Den Europäern gefällt unter anderem, dass Ankara prinzipiell auf einem Rückzug Russlands aus der Ukraine beharrt - und damit einen klareren Kurs fährt als die USA. Jüngst erst hat Erdogans Außenministerium erklärt, Moskau müsse auch die schon 2014 besetzte Krim wieder räumen.

Als katastrophal allerdings wird in Brüssel gleichzeitig der Demokratieabbau unter Erdogan empfunden. Im Rahmen der auf lange Sicht angelegten Gespräche über einen Beitritt der Türkei zur EU waren zu diesem Punkt regelmäßige „Fortschrittsberichte“ geplant. Jetzt wäre, wenn man konsequent wäre, ein Rückschrittsbericht fällig.

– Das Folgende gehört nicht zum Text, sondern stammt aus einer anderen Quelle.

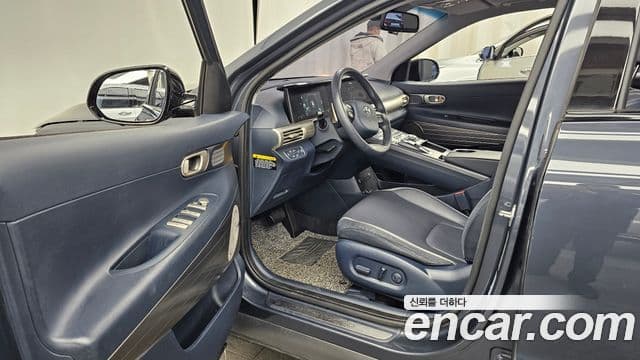 Hyundai NEXO Premium, 2019 10
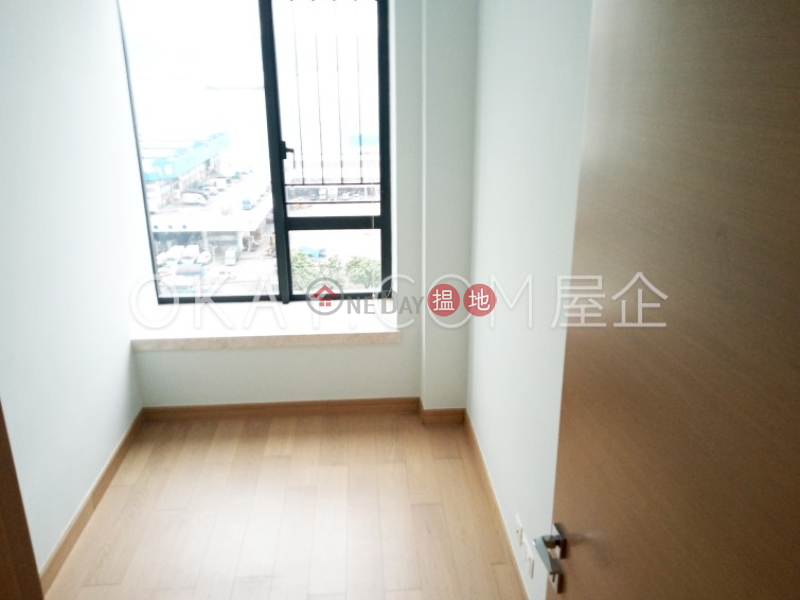 HK$ 18M Upton Western District Charming 2 bedroom with harbour views & balcony | For Sale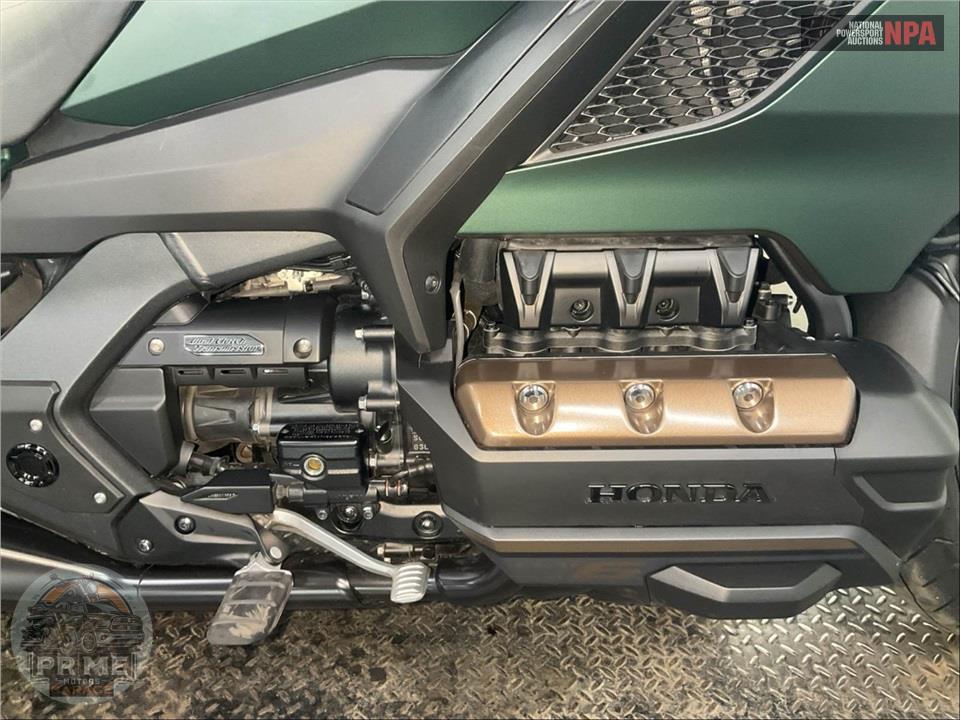 2024 Honda GL1800BD GOLDWING DCT — фото 6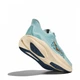 Кросівки чоловічі Hoka Mach 6 Antique Olive/Truffle Salt 45 Синій 1147790-AFF - зображення 4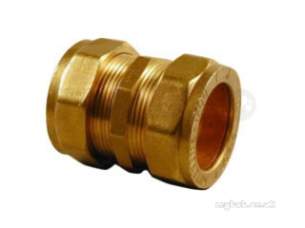 Kuterlite 7001700 Compression Fittings -  Pegler Yorkshire Kut K1710 Straight Coupling 1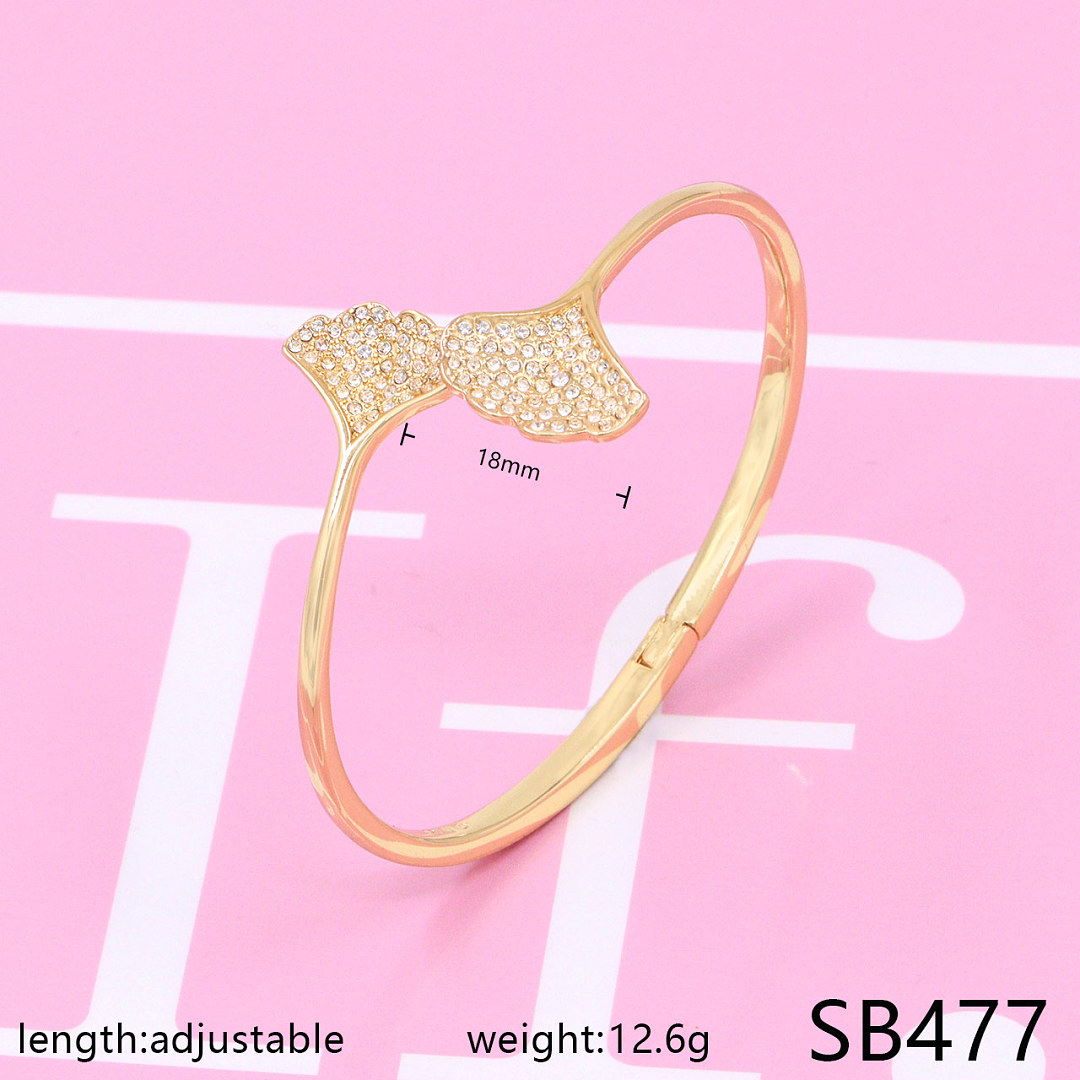 Swarovski Stunning Ginko · SJS99 — תמונה 5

Leider kommt auch aus den USA wenig Hilfe. Amerikanische Präsidenten wie Bill Clinton, Barack Obama und Joe Biden hätten und haben einst geholfen, die Türkei so gut es geht zurückzuschubsen auf demokratische Gleise. Heute dagegen schaltet, wie „Politico“ meldet, Elon Musk die X-Accounts türkischer Oppositioneller ab. Zugleich orakelt der außenpolitische Sonderbeauftragte des Weißen Hauses, Steven Witkoff: „Ich denke, der Präsident pflegt eine gute Beziehung zu Erdogan, und das wird wichtig sein.“

Erdoğan nutzt dies alles aus. Zu besichtigen ist in der Türkei neben vielen anderen erschreckenden Dingen der schlechte Einfluss Donald Trumps auf die gesamte Welt.